Turkey, EU aim to strengthen civil society with new projects

ÖZGENUR SEVINÇ
ANKARA
Published
Although the EU has announced the allocation of funds for recent projects, it decided to cut Turkey’s pre-accession funds by 146.7 million euros in its 2019 budget.
Although the EU has announced the allocation of funds for recent projects, it decided to cut Turkey’s pre-accession funds by 146.7 million euros in its 2019 budget.

The cooperation between Turkey and the EU for the Civil Society Support Program will continue, representatives of both sides confirmed yesterday at the opening ceremony of the program in Ankara

Turkey and EU representatives Tuesday stressed that they attach utmost importance to strengthening the former's civil society. They underlined that the efforts to do so will continue with projects, supported by the Instrument for Pre-Accession Assistance (IPA).

The Deputy Minister of Foreign Affairs and Director for EU affairs, Faruk Kaymakçı, and the head of the EU delegation to Turkey, Christian Berger, attended the opening ceremony of the Civil Society Support Program yesterday. The program is being organized by the Directorate for EU Affairs.

Speaking at the ceremony, Kaymakçı said, "For more than 15 years, projects aiming to strengthen civil society dialogue and improve the capacities of civil society organizations have been supported."

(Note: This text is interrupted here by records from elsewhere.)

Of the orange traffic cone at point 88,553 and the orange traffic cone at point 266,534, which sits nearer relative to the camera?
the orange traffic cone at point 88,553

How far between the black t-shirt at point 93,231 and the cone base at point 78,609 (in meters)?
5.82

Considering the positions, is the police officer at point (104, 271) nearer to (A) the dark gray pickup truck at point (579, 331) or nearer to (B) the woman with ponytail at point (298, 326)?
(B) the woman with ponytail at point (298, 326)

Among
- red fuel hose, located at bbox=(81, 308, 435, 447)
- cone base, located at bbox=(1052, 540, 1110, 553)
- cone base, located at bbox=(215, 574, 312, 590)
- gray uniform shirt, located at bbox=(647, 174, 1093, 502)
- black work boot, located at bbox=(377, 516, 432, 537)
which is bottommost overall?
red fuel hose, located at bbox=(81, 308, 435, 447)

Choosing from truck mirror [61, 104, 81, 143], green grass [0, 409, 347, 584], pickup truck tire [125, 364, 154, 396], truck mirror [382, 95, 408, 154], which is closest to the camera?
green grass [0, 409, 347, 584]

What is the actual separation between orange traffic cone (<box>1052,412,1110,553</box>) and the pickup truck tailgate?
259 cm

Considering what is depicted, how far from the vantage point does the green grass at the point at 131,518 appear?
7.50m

Representatives of various public institutions and civil society organizations also attended the event held in Ankara.

Mehmet Selim Uslu, director of the Central Finance and Contracts Unit, in his opening speech, said: "In the first round of IPA in 2007-2013, 75 million euros [$85.76 million] were provided to civil society organizations under various programs."

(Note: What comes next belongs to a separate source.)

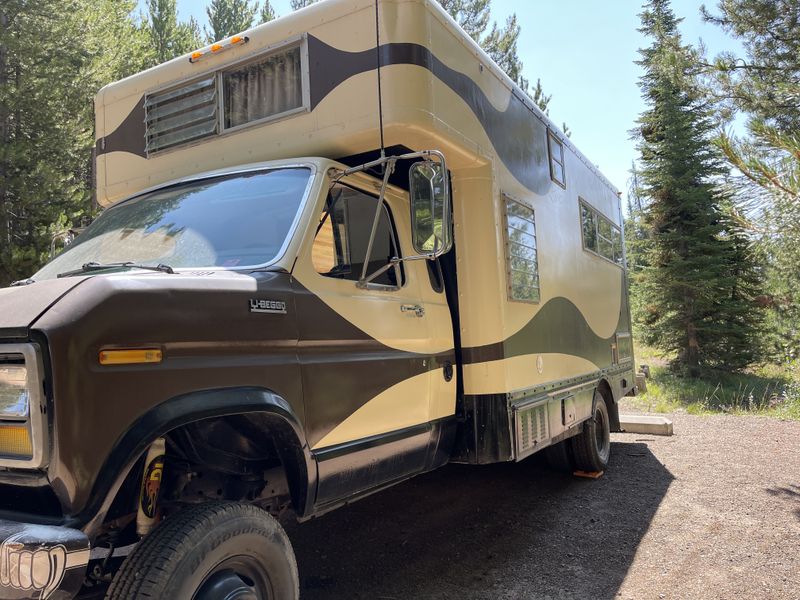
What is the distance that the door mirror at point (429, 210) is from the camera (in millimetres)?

For the 2014-2020 period with IPA II, 190 million euros would be spent on the organizations. Uslu added that the Directorate for EU Affairs will coordinate the Civil Society Support Program and will be responsible for the technical implementation of the program and its sustainability.

Turkey became eligible for EU membership in 1997 and accession talks began in 2005. In recent years, Turkey has complained that the EU decision to not open new chapters in its accession negotiations was politically motivated.

With an aim to support Turkey's accession process, the EU has provided IPA funds to programs that "aim at aligning Turkish legislation and standards with the EU's, building [the] authorities' capacity for undertaking this harmonization and implementing the reforms throughout the accession process," the EU Delegation of Turkey website says.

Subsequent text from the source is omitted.